Exercise passage:
--------------------------------------------------

Real-time images can serve as legal evidence, meeting the evidentiary requirements of the Hong Kong Buildings Department's Code of Practice for Water Seepage Investigation.
Non-Destructive Testing:
No need to chisel open structures; testing can be completed through existing openings (such as inspection holes and pipe connections), saving on repair costs.
Efficient and Multifunctional:
Equipped with extended functions such as ranging, 3D modeling, and fluorescent marking, it can quantify defect dimensions (e.g., crack length, corrosion area).
The inspection report includes image annotations for easy client understanding and subsequent maintenance positioning.
Adaptability to Complex Environments:
The waterproof probe (IP67 rating) can operate in humid and oily environments, withstanding temperatures from -20°C to 120°C.
Applicable scenarios
Internal pipeline inspection: Probing the interior structures of water supply pipes, drainage pipes, and air conditioning condensate pipes.
Internal structural inspection: wall interlayers, areas beneath floors, and cavities above ceilings
Equipment Diagnosis: Internal Valve, Storage Tank Welds, Mechanical Seals
Maintenance verification: Confirmation of pipeline repair quality after construction
Technology Combination Process and Legal Effect
SILVER SURVEYORS employs a tiered testing framework to ensure reproducible results that meet forensic evidence standards:
Preliminary screening (within 24 hours)
Infrared whole-house scanning + conductive moisture detection → Identify suspected areas
Cause tracing (within 48 hours)
Utilize specialized technologies based on preliminary results (such as microwave scanning for deep water channels and dye tracing for pipeline paths)
Cross-validation and Reporting
The Leakage Source Identification Report shall only be issued when at least two types of technical data match.

--------------------------------------------------

Assigned task 1: How would the paragraph beginning "Equipped with extended functions" in the seepage inspection passage read as a short list that keeps its main facts?
Assigned task 2: Can you give the stretch of the seepage inspection passage from "The inspection report" through "-20°C to 120°C." again, swapping "humid" for "damp"?
The material is separate from the seepage inspection passage.

Dataset section:
--------------------------------------------------

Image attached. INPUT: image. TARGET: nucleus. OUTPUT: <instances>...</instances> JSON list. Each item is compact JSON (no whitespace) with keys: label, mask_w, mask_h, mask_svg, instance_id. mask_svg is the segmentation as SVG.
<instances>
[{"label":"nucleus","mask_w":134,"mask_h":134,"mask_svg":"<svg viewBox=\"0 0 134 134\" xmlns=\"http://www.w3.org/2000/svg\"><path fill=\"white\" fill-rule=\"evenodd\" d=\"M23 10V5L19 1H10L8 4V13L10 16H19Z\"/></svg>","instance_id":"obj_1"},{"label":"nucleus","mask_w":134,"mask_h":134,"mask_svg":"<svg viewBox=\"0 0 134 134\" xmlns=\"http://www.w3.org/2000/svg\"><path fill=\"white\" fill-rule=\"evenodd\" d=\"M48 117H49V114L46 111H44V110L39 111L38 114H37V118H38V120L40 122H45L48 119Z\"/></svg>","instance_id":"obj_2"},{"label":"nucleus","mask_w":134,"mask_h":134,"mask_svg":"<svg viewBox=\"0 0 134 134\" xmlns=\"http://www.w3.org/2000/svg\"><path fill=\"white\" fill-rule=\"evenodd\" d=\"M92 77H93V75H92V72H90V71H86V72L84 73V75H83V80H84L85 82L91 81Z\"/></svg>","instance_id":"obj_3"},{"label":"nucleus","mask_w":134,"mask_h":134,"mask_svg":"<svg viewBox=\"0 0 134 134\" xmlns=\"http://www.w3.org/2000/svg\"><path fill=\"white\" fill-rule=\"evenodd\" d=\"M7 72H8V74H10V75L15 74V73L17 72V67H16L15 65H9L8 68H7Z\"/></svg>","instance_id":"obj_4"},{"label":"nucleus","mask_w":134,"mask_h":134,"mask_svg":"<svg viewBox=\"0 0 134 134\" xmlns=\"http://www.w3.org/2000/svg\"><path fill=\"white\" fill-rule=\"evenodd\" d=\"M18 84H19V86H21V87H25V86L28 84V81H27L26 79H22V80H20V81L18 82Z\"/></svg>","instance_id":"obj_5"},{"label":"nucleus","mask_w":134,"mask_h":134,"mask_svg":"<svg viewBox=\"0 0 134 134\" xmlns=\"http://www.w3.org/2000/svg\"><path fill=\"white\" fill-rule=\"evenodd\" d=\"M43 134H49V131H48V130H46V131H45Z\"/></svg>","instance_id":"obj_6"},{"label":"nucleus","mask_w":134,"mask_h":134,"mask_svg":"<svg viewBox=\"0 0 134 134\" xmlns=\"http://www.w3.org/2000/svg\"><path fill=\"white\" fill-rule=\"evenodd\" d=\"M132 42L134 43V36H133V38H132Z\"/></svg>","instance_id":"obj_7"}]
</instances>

--------------------------------------------------

Response area 1:
- Extended functions: ranging, 3D modeling, fluorescent marking
- Can quantify defect dimensions, such as crack length and corrosion area

Response area 2:
The inspection report includes image annotations for easy client understanding and subsequent maintenance positioning.
Adaptability to Complex Environments:
The waterproof probe (IP67 rating) can operate in damp and oily environments, withstanding temperatures from -20°C to 120°C.